EXTRACT PROVIDED:
On 5/14/26 18:43, Jacob Keller wrote:
On 5/14/2026 3:01 AM, David Laight wrote:
On Wed, 13 May 2026 21:47:11 -0700
John Ousterhout <[email protected]> wrote:

On Wed, May 13, 2026 at 1:49 PM David Laight
<[email protected]> wrote:
On Wed, 13 May 2026 09:28:40 -0700
John Ousterhout <[email protected]> wrote:
On Wed, May 13, 2026 at 2:07 AM David Laight
<[email protected]> wrote:
On Tue, 12 May 2026 11:19:53 -0700
John Ousterhout <[email protected]> wrote:
Consider the following sequence of events:
* The bottom half of a buffer page is filled with data from
   packet A. The page has a net reference count (reference count
   - bias) of 1. The page is returned to the NIC, flipped to
   use the top half.
* Before the reference on the page is released, the NIC returns
   the page with no data in it ('size' is zero in ice_clean_rx_irq).
   In this case the bias does not get decremented. The page still
   has a net reference count of 1, so it gets returned to the NIC.
   However, ice_put_rx_mbuf flipped the page so that the bottom
   half is active.
* If the NIC stores another packet in the page before packet A
   has released its reference, the data in packet A will be
   overwritten with data from the new packet.
* Unfortunately zero-length buffers occur frequently: they seem
   to occur whenever a packet uses every available byte in a
   buffer, ending precisely at the end of the buffer. When this
   happens the NIC seems to generate an extra zero-length
   buffer.
The fix is for ice_put_rx_mbuf not to flip pages that have a
size of 0.
How is this different from packet B (in the top half) being
freed before packet A (in the bottom half)?
I'm not sure exactly what you're referring to here. Are you asking
about a situation where both halves of the page get filled with packet
data and then the second half to be filled is the first to be freed? I
believe that the ICE driver abandons a page if both halves are ever
occupied simultaneously; the page will be returned to the system once
both halves have dropped their references. Thus it doesn't matter
which half is freed first.
That is what I was thinking, seems like the logic is over complicated.

SHORT TASK A:
In the rows below, write out the lines starting at the one that contains "Considering the scene" and ending after the one that contains "the rock at [102,146], the", keeping both end lines.

RECORDS PROVIDED:
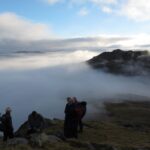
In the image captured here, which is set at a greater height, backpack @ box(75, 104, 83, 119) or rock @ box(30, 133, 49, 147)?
backpack @ box(75, 104, 83, 119)

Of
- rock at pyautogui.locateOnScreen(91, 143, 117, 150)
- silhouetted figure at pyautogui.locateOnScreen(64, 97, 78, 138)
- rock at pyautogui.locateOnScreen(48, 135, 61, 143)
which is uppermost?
silhouetted figure at pyautogui.locateOnScreen(64, 97, 78, 138)

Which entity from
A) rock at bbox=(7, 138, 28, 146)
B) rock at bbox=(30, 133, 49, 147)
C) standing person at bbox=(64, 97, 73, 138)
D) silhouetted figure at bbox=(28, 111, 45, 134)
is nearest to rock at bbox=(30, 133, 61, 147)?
rock at bbox=(30, 133, 49, 147)

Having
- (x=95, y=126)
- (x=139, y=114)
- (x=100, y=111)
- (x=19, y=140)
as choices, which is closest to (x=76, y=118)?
(x=19, y=140)

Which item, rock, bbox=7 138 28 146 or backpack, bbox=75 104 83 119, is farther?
backpack, bbox=75 104 83 119

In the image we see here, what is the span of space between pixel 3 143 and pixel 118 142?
7.37m

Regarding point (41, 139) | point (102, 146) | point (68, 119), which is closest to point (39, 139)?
point (41, 139)

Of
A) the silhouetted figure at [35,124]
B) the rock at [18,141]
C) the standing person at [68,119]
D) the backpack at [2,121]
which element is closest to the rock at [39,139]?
the rock at [18,141]

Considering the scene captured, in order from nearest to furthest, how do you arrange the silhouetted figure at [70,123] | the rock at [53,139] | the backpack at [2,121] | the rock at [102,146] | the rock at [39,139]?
the rock at [102,146], the rock at [39,139], the rock at [53,139], the silhouetted figure at [70,123], the backpack at [2,121]

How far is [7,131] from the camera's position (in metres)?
31.4

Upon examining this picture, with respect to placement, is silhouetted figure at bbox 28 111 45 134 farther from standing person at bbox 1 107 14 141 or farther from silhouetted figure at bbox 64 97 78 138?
silhouetted figure at bbox 64 97 78 138

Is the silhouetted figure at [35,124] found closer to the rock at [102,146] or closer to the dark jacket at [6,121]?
the dark jacket at [6,121]

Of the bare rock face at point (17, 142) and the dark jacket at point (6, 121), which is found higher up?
the dark jacket at point (6, 121)

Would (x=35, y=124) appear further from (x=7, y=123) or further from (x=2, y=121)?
(x=2, y=121)

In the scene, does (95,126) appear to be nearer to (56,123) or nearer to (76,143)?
(56,123)
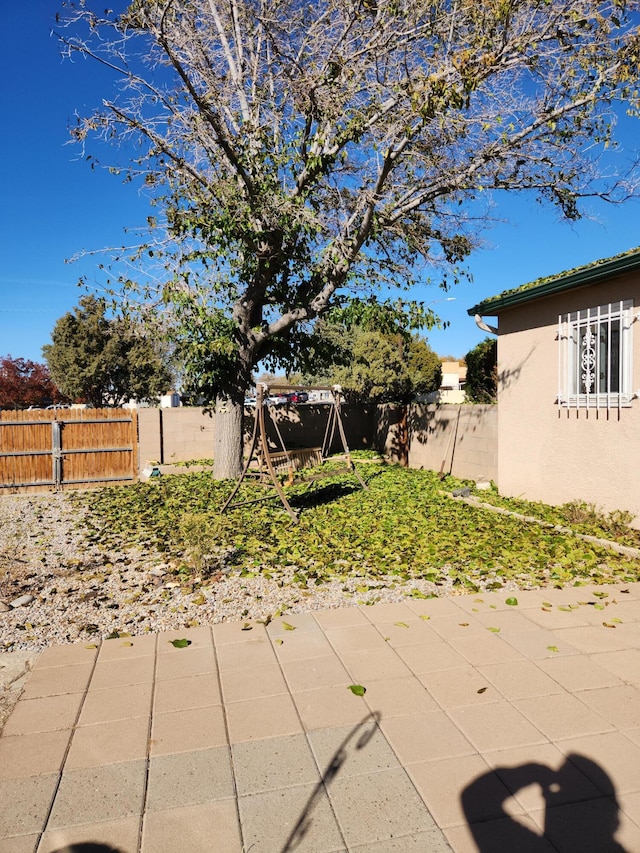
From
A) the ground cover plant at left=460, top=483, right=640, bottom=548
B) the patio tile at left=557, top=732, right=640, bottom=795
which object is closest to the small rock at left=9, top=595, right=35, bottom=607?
the patio tile at left=557, top=732, right=640, bottom=795

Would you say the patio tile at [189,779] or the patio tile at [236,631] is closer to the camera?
the patio tile at [189,779]

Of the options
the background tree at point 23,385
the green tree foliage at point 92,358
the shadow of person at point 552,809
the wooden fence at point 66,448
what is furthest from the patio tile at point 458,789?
the background tree at point 23,385

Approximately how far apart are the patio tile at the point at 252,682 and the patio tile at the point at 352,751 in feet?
1.67

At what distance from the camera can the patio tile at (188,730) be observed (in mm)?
2611

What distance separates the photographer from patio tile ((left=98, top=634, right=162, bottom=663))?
3600mm

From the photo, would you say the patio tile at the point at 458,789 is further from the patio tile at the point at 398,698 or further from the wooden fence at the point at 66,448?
the wooden fence at the point at 66,448

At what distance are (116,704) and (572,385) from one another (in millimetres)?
6415

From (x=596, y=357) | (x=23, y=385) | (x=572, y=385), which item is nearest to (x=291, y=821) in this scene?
(x=596, y=357)

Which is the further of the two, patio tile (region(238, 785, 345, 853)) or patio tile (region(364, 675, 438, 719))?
patio tile (region(364, 675, 438, 719))

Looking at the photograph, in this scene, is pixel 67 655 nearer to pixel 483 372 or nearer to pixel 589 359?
pixel 589 359

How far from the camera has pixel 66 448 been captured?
11609 millimetres

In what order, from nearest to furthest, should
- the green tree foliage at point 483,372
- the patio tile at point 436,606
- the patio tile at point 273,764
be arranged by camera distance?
the patio tile at point 273,764 < the patio tile at point 436,606 < the green tree foliage at point 483,372

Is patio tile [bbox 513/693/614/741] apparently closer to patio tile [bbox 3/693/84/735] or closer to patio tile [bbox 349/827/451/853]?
patio tile [bbox 349/827/451/853]

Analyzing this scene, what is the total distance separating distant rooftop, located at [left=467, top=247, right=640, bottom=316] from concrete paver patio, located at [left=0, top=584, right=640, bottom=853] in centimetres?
387
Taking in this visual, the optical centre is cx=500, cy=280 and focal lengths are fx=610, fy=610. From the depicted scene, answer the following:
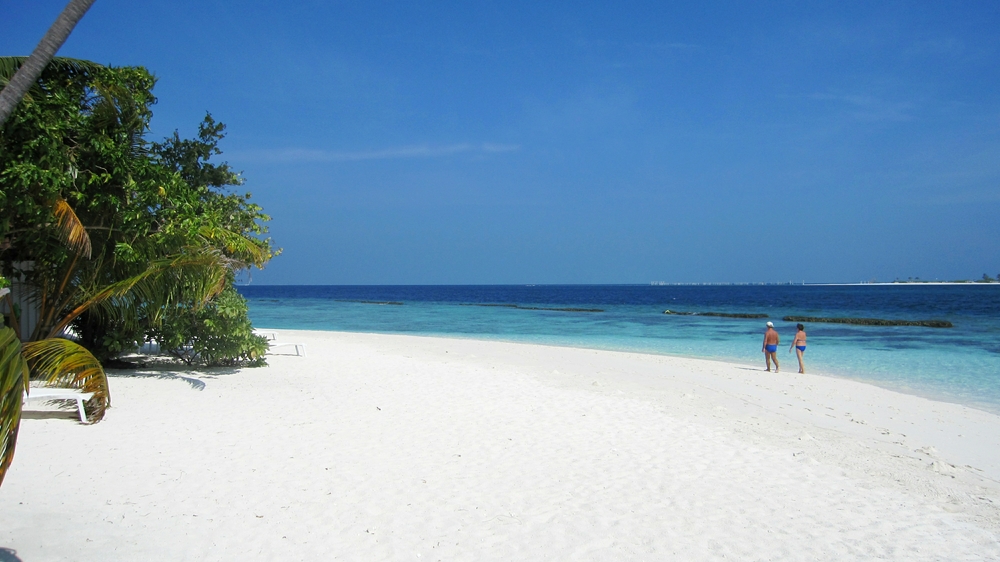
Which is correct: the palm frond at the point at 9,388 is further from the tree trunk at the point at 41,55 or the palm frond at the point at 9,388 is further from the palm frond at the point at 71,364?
the palm frond at the point at 71,364

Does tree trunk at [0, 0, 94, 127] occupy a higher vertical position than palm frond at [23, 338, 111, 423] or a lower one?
higher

SHORT TASK B:
From the mailing list thread on ice driver page flipping above, pull out the passage that begins at the words "I'm not sure" and stops after "is over complicated.", word for word.

COMPLETE ANSWER A:
Considering the scene captured, in order from nearest to furthest, how do you arrange the silhouetted figure at [70,123] | the rock at [53,139] | the backpack at [2,121] | the rock at [102,146] | the rock at [39,139]?
the rock at [102,146], the rock at [39,139], the rock at [53,139], the silhouetted figure at [70,123], the backpack at [2,121]

COMPLETE ANSWER B:
I'm not sure exactly what you're referring to here. Are you asking
about a situation where both halves of the page get filled with packet
data and then the second half to be filled is the first to be freed? I
believe that the ICE driver abandons a page if both halves are ever
occupied simultaneously; the page will be returned to the system once
both halves have dropped their references. Thus it doesn't matter
which half is freed first.
That is what I was thinking, seems like the logic is over complicated.